• Provided data:
────────────────

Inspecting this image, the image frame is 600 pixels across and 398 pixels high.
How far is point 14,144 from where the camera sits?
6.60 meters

────────────────

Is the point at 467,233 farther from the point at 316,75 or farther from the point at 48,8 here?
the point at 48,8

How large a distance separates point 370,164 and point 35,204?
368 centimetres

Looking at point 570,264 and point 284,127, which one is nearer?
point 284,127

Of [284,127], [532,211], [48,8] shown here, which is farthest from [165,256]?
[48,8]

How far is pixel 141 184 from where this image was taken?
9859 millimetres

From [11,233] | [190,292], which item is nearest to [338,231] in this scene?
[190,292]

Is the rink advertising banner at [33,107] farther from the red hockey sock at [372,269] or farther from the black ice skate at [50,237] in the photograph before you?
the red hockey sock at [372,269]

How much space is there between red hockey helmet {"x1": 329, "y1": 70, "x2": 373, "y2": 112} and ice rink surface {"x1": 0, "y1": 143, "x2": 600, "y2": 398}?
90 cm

────────────────

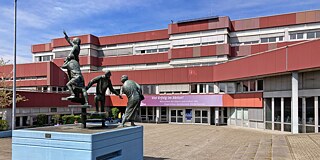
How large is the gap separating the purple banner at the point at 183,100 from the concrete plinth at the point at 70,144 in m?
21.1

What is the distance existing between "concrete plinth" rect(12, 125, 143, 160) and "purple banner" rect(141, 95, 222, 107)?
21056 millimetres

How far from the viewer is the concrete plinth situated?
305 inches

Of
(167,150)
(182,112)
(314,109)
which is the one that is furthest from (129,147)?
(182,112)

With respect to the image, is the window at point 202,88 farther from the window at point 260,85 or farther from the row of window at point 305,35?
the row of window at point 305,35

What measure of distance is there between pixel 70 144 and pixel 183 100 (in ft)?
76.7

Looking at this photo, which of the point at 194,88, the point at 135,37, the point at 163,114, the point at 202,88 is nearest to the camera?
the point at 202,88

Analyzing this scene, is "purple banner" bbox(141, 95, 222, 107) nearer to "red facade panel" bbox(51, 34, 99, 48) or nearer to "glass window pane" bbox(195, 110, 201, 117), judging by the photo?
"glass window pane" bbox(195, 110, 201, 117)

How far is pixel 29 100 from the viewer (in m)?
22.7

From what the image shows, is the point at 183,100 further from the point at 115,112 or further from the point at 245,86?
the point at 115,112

────────────────

• Instructions for the task:
Copy the records above word for word, from the line containing "Inspecting this image, the" to the line containing "6.60 meters", including both of those lines.

• Exercise result:
Inspecting this image, the image frame is 600 pixels across and 398 pixels high.
How far is point 14,144 from where the camera sits?
6.60 meters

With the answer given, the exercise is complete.